Harvard University public policy professor Robert Putnam’s celebrated book of 2015, Our Kids: The American Dream in Crisis, explores the forces driving America’s growing economic divide.
In response to Putnam’s book, TCF senior fellow Richard Kahlenberg has issued a new report, A New Era of Civil Rights: Proposals to Address the Economic Inequalities in Robert Putnam’s “Our Kids,” which calls on policymakers to address the forces fueling class inequality. In the report, Kahlenberg outlines several concrete policy solutions that can help to fight the stagnation of social mobility and expand civil rights protections for America’s poor and working-class people.
Below are Kahlenberg’s top eleven policy solutions for reversing the trend of increasing economic segregation in America:
1. Passing Anti-Exclusionary Zoning Legislation
Although the Fair Housing Act of 1968 made racial discrimination in housing illegal, residential segregation by both race and class remains a pervasive problem. Many municipalities currently employ exclusionary zoning policies (for example, minimum lot sizes) that restrict lower income people from purchasing homes in certain areas. These policies work to actively exclude low-income and working class families from entire neighborhoods and should be forbidden through legislation once and for all.
2. Expanding Inclusionary Zoning Policies
While eliminating exclusionary zoning practices is critical, developing inclusionary zoning policies would also help to bring equity and increased opportunity to lower income families. Inclusionary zoning programs are those where a developer must set aside a portion of new housing units for low- and moderate-income residents. In exchange, these developers receive a “density bonus” that allows him or her to develop a larger number of high-profit units that the area is zoned for. Creating more inclusionary zoning programs would help to incentivize zoning policies that benefit low-income and working-class families.
3. Reviving the Moving to Opportunity Program
Between 1994 and 1998, the U.S. Department of Housing and Urban Development’s Moving to Opportunity (MTO) program examined what happened when families living in high-poverty housing projects moved to lower-poverty neighborhoods. A National Bureau of Economic Research working paper published earlier this year found that children who participated in the program and moved to low-poverty neighborhoods prior to the age of thirteen had higher incomes and higher likelihoods of attending college as adults than their peers who had lacked the same opportunity in their youth. More MTO-like interventions could continue this positive pattern for low-income children across the country.
4. Increasing Socioeconomic Integration in Public Schools
Racial integration of public schools has become increasingly difficult in recent years, but few legal obstacles exist to the consideration of socioeconomic status of families for school assignment. This is good news for some eighty school districts who now employ socioeconomic integration plans to ensure that few to no students end up in high-poverty schools. We need more school programs nationwide that actively seek integrated schools and use polling data, effective marketing, attractive magnet school themes, and similar strategies to draw a broader economic mix of students to traditionally high-poverty schools.

════════

● Work to complete:
(1) In the economic segregation article:
(a) In what year did Robert Putnam's book Our Kids appear?
(b) Between which years did the Moving to Opportunity program run?
(c) Roughly how many school districts now use socioeconomic integration plans?
(2) Rewrite the economic segregation article starting at "Below are Kahlenberg’s" and ending at "and for all.", putting "widespread" in place of "pervasive".
(3) Can you carry on the economic segregation article from the point where it stops?

● The data:

════════

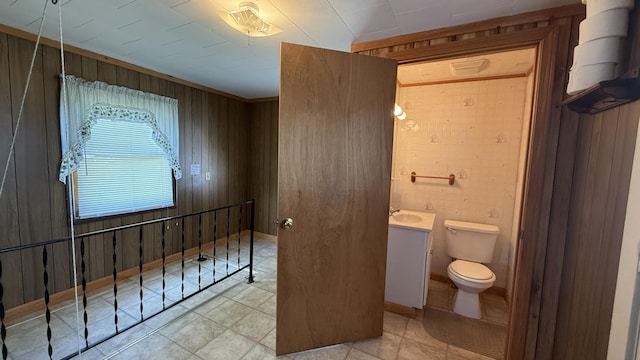 269 County Rd, Lubec, ME 04652 - bathroom with vanity and wood walls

════════

● Results for each task:
(1)
(a) 2015
(b) 1994 and 1998
(c) Some eighty

(2)
Below are Kahlenberg’s top eleven policy solutions for reversing the trend of increasing economic segregation in America:
1. Passing Anti-Exclusionary Zoning Legislation
Although the Fair Housing Act of 1968 made racial discrimination in housing illegal, residential segregation by both race and class remains a widespread problem. Many municipalities currently employ exclusionary zoning policies (for example, minimum lot sizes) that restrict lower income people from purchasing homes in certain areas. These policies work to actively exclude low-income and working class families from entire neighborhoods and should be forbidden through legislation once and for all.

(3)
5. Encouraging the Socioeconomic Integration of Charter Schools
Although many charters schools still have room for progress, many are becoming increasingly conscious of the need to have mixed-income student bodies. In their 2014 book A Smarter Charter, TCF’s Richard Kahlenberg and Halley Potter profile nine charter schools that had a strong record of promoting diversity through either weighted enrollment lotteries or strategic location in mixed income neighborhoods. Their research found that student outcomes at all of these schools were promising and impressive. As charter schools continue grow in popularity, they have a unique opportunity to advance socioeconomic integration—and they should continue to employ strategies that are proven to do just that.
6. Promoting Mixed-income Early Childhood Education Programs
The need for universal pre-K programs is becoming an increasingly frequent part of our national policy discourse. Young children who participate in high-quality, mixed-income early childhood education programs have been shown to develop essential skills, such as receptive language, expressive language, and math learning. This is good news for both children and working parents, and we should continue to remain conscious of creating more mixed-income child care centers nationwide.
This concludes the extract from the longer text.